-- SUPPLIED DATA follows --

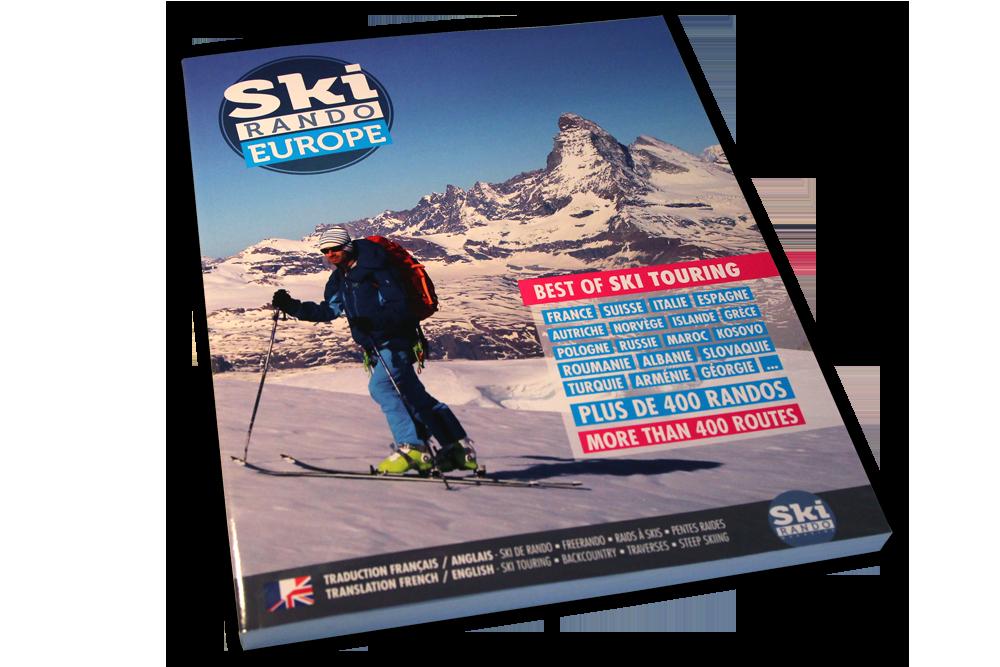 ski_rando_europe_vignette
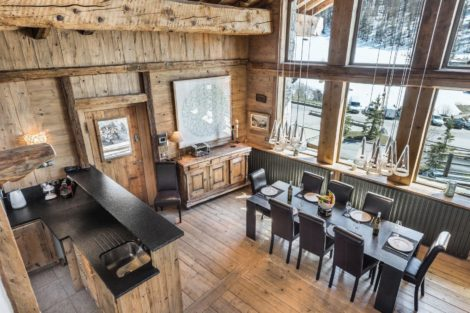 luxury-ski-chalets_Celine_120
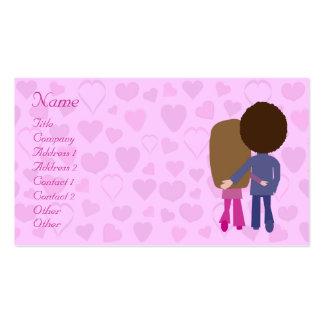 Cute Cartoon Couple & Hearts Dating Service Custom Business Card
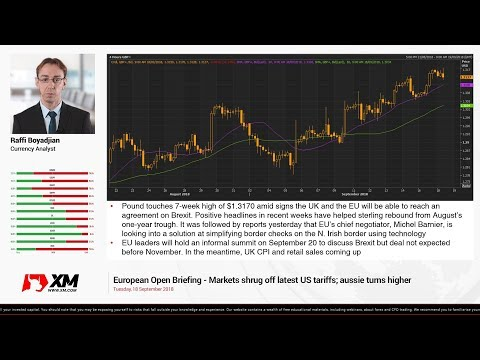 Forex News: 19/09/2018 - Risk-on mood improves further even as trade tensions escalate
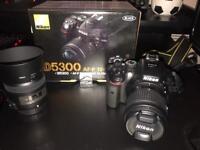 Nikon d5300 kit + macro lense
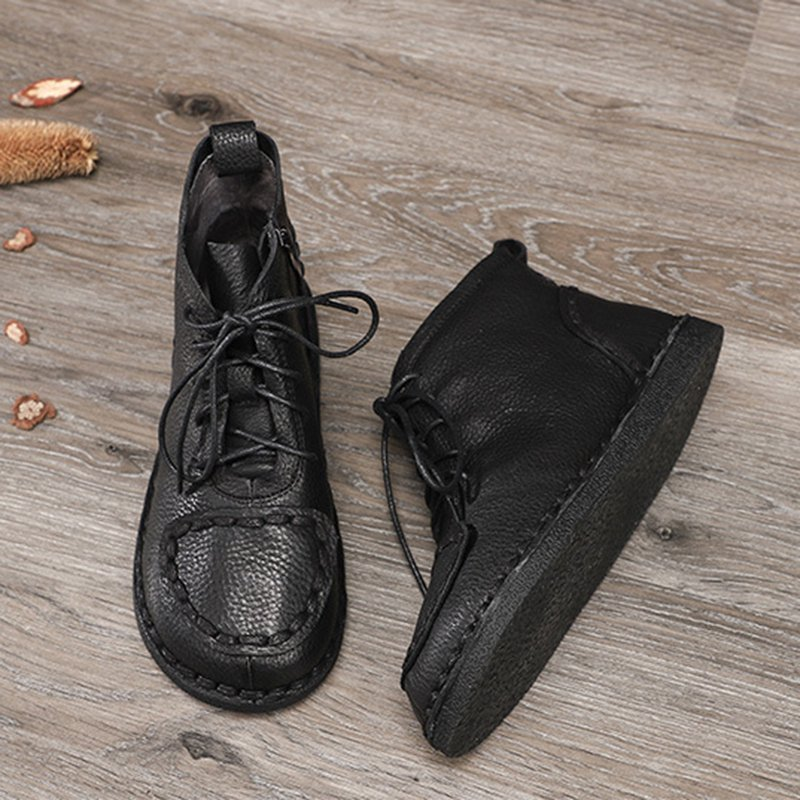 Pu Daily Lace-Up Boots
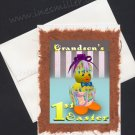GRANDSON'S First Easter Baby card handmade greeting card big Orange feet duckling hatching egg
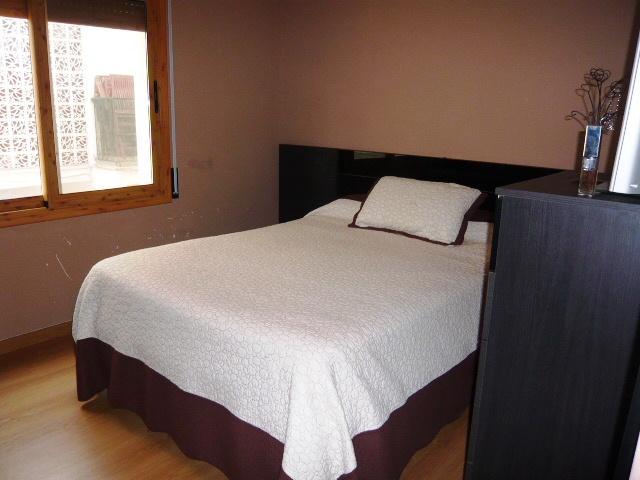 Dormitorio - Apartamento en venta en calle Pablo Picaso, Centre en Segur de Calafell - 116411621
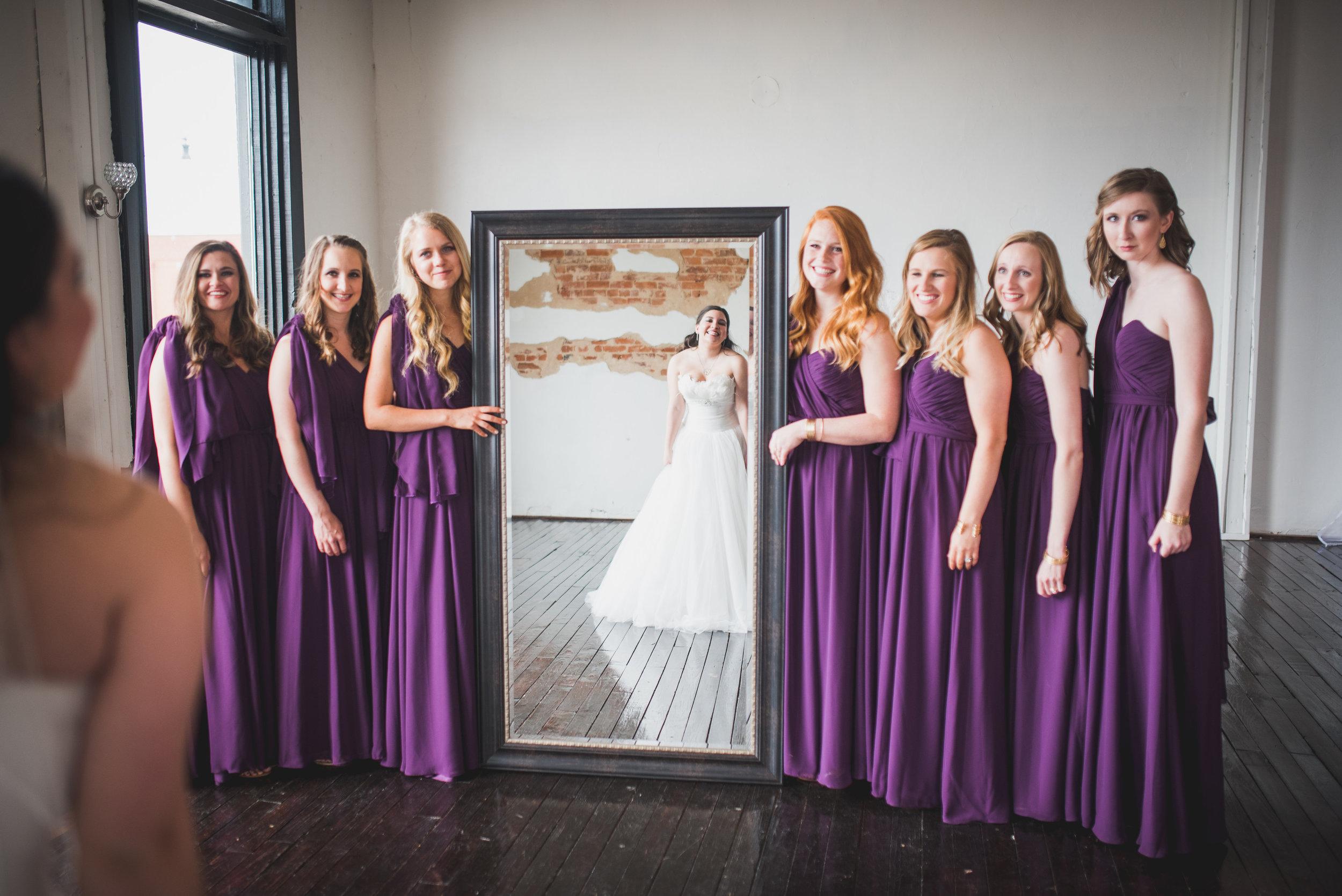 Nashville Wedding Photographers Opera House-195.jpg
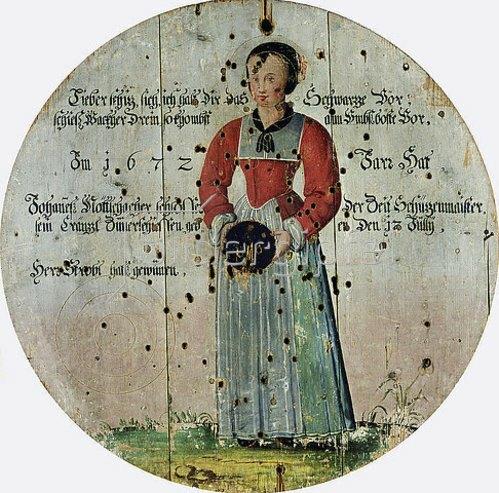 Unbekannter Künstler: Schützenscheibe. 1672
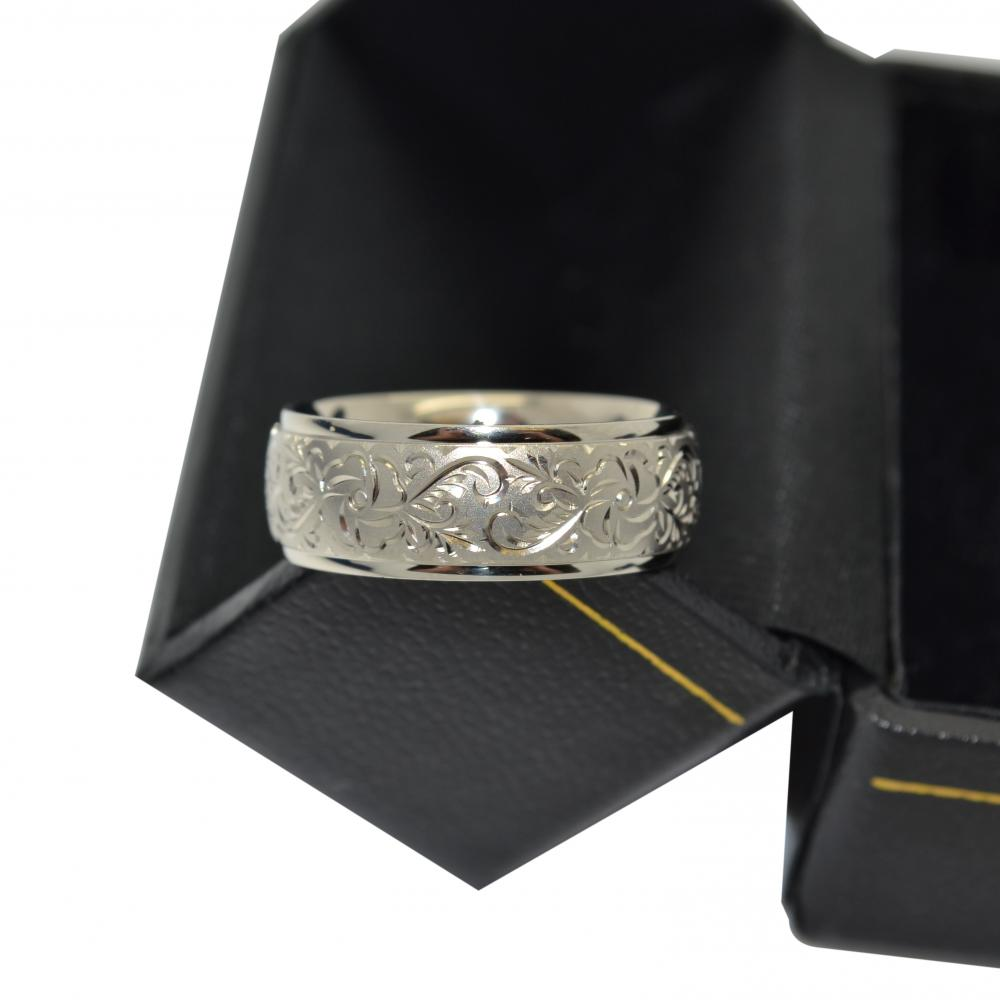 Hand Engraved Flower Wedding Ring Wide Band 14k White Gold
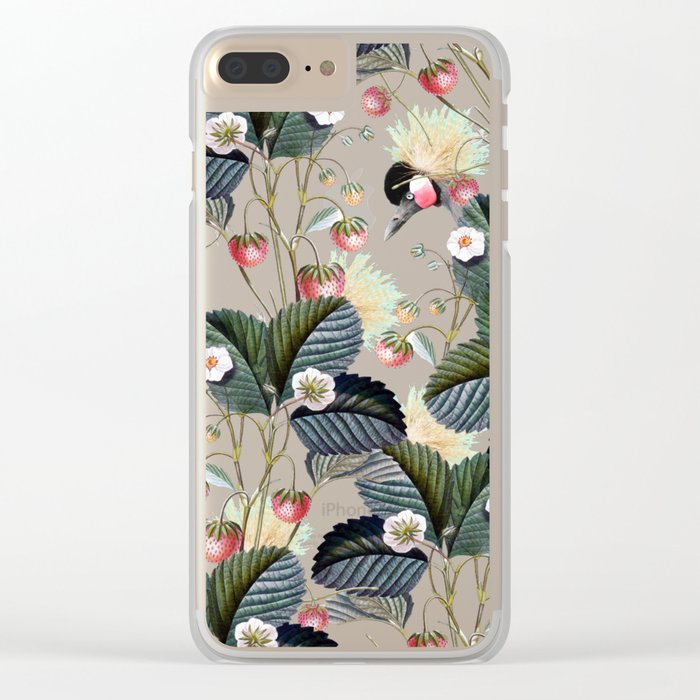 Strawberry Brush Hide-Out #society6 #decor #buyart Clear iPhone Case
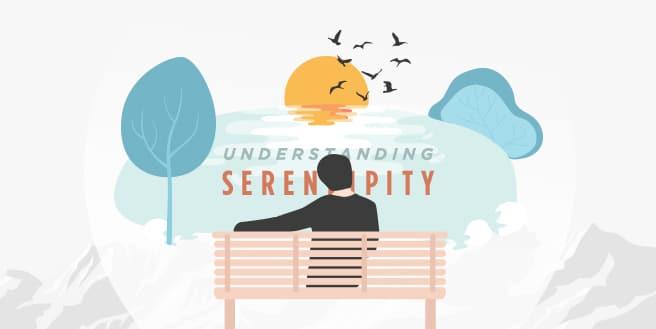 Understanding Serendipity, A Fortunate Happenstance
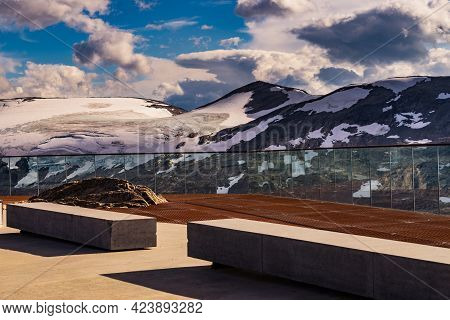 Fantastic View On Mountains Landscape From Dalsnibba Viewpoint, Geiranger Skywalk Platform Floor Sur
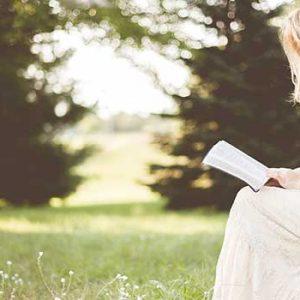 Carti motivationale Motivational Books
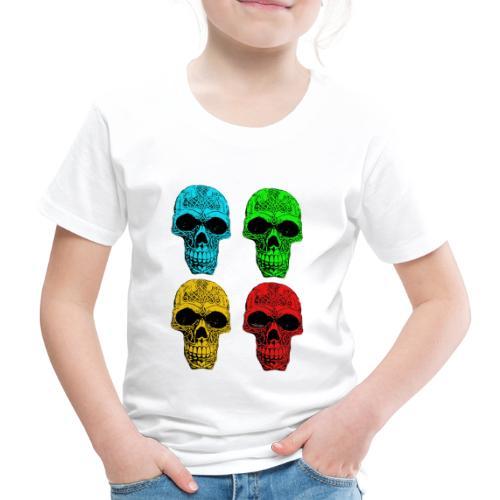4 Skulls - Kids' Premium T-Shirt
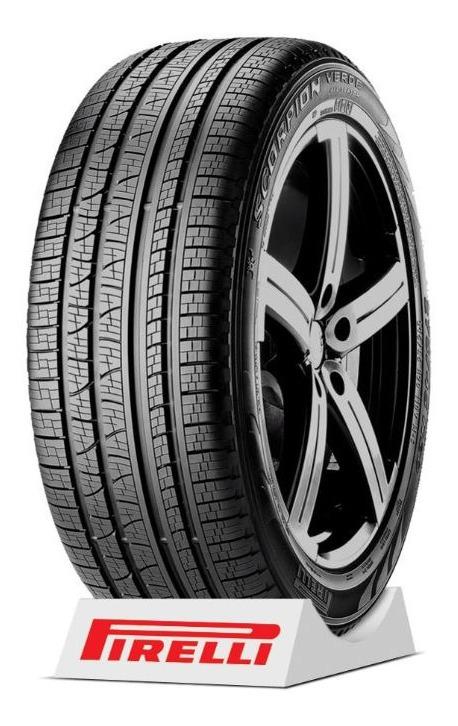 Kit 02 Pneus 225/55 R18 Pirelli Scorpion Verde 98v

-- SUPPLIED DATA concluded --

All that is wanted is the lines from the one holding "GRANDSON'S First Easter" through the end of the material, duplicated exactly, with no pictures.

GRANDSON'S First Easter Baby card handmade greeting card big Orange feet duckling hatching egg
 Dormitorio - Apartamento en venta en calle Pablo Picaso, Centre en Segur de Calafell - 116411621
 Nashville Wedding Photographers Opera House-195.jpg
 Unbekannter Künstler: Schützenscheibe. 1672
 Hand Engraved Flower Wedding Ring Wide Band 14k White Gold
 Strawberry Brush Hide-Out #society6 #decor #buyart Clear iPhone Case
 Understanding Serendipity, A Fortunate Happenstance
 Fantastic View On Mountains Landscape From Dalsnibba Viewpoint, Geiranger Skywalk Platform Floor Sur
 Carti motivationale Motivational Books
4 Skulls - Kids' Premium T-Shirt
 Kit 02 Pneus 225/55 R18 Pirelli Scorpion Verde 98v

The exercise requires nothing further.